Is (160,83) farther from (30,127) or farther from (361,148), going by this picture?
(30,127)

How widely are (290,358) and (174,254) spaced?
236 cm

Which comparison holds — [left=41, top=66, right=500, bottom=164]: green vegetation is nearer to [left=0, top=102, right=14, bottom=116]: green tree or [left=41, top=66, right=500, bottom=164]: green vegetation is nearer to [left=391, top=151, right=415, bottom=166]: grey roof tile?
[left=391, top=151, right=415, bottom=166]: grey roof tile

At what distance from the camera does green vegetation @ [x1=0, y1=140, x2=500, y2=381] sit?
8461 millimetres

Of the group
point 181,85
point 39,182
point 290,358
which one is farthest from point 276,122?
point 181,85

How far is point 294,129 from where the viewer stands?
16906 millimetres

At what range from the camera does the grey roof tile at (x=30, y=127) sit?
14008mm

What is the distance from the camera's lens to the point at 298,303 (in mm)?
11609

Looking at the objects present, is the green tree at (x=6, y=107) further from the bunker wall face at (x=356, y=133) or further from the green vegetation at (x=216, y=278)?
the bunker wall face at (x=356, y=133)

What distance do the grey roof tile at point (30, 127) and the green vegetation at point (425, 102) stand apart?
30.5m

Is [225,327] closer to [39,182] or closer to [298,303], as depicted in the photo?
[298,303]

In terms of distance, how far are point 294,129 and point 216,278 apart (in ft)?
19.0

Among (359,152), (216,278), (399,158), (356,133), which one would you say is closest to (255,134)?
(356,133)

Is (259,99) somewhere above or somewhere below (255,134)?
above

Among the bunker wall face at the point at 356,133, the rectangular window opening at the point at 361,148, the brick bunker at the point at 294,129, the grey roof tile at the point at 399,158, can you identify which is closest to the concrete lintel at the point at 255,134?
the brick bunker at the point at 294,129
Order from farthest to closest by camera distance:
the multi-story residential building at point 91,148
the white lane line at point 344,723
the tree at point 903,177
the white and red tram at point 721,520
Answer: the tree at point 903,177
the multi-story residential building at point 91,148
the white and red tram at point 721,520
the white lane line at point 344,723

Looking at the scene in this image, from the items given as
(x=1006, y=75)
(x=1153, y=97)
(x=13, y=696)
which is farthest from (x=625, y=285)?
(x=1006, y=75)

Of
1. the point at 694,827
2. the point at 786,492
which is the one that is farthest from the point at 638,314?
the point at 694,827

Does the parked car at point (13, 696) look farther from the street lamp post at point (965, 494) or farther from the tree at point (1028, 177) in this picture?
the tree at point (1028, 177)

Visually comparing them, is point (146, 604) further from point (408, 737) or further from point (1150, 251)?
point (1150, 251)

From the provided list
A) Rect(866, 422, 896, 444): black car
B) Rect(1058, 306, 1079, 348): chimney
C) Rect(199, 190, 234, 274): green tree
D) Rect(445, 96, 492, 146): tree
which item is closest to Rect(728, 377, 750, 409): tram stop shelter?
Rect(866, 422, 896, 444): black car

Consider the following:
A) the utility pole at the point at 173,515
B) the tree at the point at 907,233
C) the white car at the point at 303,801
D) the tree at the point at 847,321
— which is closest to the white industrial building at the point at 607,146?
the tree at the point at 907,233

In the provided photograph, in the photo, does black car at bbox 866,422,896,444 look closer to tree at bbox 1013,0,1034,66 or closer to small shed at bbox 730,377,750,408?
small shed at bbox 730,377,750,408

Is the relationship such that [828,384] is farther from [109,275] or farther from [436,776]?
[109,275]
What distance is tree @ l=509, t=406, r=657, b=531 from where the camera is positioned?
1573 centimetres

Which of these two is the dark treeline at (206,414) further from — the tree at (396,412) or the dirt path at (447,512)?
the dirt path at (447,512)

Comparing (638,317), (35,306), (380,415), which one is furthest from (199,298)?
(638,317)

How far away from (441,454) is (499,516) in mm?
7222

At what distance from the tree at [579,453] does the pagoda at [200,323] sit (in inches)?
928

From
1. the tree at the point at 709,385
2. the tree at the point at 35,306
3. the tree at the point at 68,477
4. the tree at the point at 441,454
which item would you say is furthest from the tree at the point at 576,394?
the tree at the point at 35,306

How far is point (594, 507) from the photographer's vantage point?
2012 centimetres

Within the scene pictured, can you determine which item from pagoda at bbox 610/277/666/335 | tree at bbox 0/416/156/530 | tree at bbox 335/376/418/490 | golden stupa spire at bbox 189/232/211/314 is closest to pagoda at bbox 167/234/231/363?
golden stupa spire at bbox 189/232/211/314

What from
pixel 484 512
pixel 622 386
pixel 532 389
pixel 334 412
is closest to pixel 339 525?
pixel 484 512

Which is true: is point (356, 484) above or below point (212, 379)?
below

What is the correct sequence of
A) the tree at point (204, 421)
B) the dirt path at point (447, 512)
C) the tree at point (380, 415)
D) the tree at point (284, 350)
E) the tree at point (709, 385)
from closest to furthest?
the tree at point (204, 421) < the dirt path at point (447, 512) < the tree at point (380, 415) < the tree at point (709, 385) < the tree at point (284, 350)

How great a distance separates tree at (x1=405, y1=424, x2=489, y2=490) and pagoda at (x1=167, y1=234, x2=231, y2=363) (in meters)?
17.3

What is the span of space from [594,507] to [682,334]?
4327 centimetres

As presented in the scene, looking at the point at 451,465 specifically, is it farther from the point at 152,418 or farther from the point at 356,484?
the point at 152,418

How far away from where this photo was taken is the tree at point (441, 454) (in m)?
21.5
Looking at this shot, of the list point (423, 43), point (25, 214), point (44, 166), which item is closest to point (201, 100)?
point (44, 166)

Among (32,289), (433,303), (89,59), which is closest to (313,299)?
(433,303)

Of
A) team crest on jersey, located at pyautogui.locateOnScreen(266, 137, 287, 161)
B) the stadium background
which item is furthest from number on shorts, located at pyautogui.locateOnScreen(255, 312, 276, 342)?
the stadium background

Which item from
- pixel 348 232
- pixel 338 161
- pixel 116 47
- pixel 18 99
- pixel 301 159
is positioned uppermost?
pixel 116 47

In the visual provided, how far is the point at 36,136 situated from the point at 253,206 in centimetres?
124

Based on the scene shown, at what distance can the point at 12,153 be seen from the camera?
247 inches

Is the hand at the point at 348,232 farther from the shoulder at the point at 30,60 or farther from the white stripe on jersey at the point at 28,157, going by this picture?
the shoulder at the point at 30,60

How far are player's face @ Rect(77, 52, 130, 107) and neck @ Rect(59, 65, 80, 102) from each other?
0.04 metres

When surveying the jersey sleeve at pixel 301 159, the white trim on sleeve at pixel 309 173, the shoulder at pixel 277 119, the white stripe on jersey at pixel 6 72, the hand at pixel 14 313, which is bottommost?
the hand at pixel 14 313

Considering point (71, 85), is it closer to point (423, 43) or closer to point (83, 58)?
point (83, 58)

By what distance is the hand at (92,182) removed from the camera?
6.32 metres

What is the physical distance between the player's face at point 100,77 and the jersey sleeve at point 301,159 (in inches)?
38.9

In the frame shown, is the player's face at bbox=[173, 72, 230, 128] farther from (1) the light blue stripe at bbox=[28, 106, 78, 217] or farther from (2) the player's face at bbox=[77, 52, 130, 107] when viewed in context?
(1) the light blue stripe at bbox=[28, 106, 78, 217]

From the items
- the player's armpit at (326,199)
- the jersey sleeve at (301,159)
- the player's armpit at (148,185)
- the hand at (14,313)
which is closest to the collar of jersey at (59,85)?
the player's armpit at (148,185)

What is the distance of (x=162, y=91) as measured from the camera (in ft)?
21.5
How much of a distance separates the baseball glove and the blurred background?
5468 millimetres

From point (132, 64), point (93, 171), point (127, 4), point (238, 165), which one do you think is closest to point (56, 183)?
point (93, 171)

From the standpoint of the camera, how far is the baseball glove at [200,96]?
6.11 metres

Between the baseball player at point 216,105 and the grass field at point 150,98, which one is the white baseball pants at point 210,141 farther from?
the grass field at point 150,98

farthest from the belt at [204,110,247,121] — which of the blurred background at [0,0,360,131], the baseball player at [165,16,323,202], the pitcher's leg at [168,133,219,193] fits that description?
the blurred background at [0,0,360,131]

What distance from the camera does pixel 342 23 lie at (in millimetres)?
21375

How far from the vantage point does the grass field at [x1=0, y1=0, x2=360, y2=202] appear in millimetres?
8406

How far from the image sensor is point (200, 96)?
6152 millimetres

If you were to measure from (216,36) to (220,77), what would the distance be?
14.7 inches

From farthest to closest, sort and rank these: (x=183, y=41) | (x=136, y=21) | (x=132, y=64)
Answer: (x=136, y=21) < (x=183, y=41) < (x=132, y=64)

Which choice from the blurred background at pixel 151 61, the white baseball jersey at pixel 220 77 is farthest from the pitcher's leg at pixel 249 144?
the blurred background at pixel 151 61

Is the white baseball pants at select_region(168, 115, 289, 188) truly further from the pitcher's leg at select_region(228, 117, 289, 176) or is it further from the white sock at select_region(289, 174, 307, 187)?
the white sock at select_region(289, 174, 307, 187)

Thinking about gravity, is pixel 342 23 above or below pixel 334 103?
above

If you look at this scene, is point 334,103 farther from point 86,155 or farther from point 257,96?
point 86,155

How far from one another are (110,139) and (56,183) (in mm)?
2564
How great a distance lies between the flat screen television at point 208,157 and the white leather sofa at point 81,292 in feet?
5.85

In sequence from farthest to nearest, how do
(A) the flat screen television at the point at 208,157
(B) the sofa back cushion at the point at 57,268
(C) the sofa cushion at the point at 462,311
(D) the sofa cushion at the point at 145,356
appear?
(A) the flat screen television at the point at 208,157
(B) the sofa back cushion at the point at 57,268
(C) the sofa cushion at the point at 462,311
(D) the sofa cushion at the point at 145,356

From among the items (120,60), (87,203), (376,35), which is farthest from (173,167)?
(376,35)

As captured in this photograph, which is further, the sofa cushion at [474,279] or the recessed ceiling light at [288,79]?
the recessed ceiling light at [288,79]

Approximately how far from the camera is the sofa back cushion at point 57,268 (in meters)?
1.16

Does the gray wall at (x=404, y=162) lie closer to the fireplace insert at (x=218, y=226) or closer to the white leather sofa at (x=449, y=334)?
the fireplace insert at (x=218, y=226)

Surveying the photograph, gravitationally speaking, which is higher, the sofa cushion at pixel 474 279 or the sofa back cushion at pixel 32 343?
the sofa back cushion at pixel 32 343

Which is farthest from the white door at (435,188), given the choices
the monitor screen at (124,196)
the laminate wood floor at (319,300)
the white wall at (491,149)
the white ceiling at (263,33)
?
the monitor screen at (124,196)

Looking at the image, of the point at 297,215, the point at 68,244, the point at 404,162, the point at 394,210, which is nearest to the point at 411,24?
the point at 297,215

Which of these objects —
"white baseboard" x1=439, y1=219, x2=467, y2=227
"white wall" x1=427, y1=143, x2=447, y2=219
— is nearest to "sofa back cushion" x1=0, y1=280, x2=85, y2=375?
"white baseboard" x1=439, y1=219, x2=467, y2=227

» Exercise task: Swap "pagoda" for "temple" in the stretch from the line containing "Is the relationship" through the line containing "2012 centimetres", and write out that stretch again with nothing else changed.

» Full solution:
Is the relationship such that [828,384] is farther from [109,275] or farther from [436,776]?
[109,275]
What distance is tree @ l=509, t=406, r=657, b=531 from where the camera is positioned?
1573 centimetres

Which of these two is the dark treeline at (206,414) further from — the tree at (396,412) or the dirt path at (447,512)?
the dirt path at (447,512)

Comparing (638,317), (35,306), (380,415), which one is furthest from (199,298)?
(638,317)

How far away from (441,454) is (499,516) in mm?
7222

At what distance from the tree at [579,453] does the temple at [200,323] sit (in inches)?
928

From
1. the tree at the point at 709,385
2. the tree at the point at 35,306
3. the tree at the point at 68,477
4. the tree at the point at 441,454
which item would you say is furthest from the tree at the point at 576,394?
the tree at the point at 35,306

How far is point (594, 507) from the photographer's vantage point?
2012 centimetres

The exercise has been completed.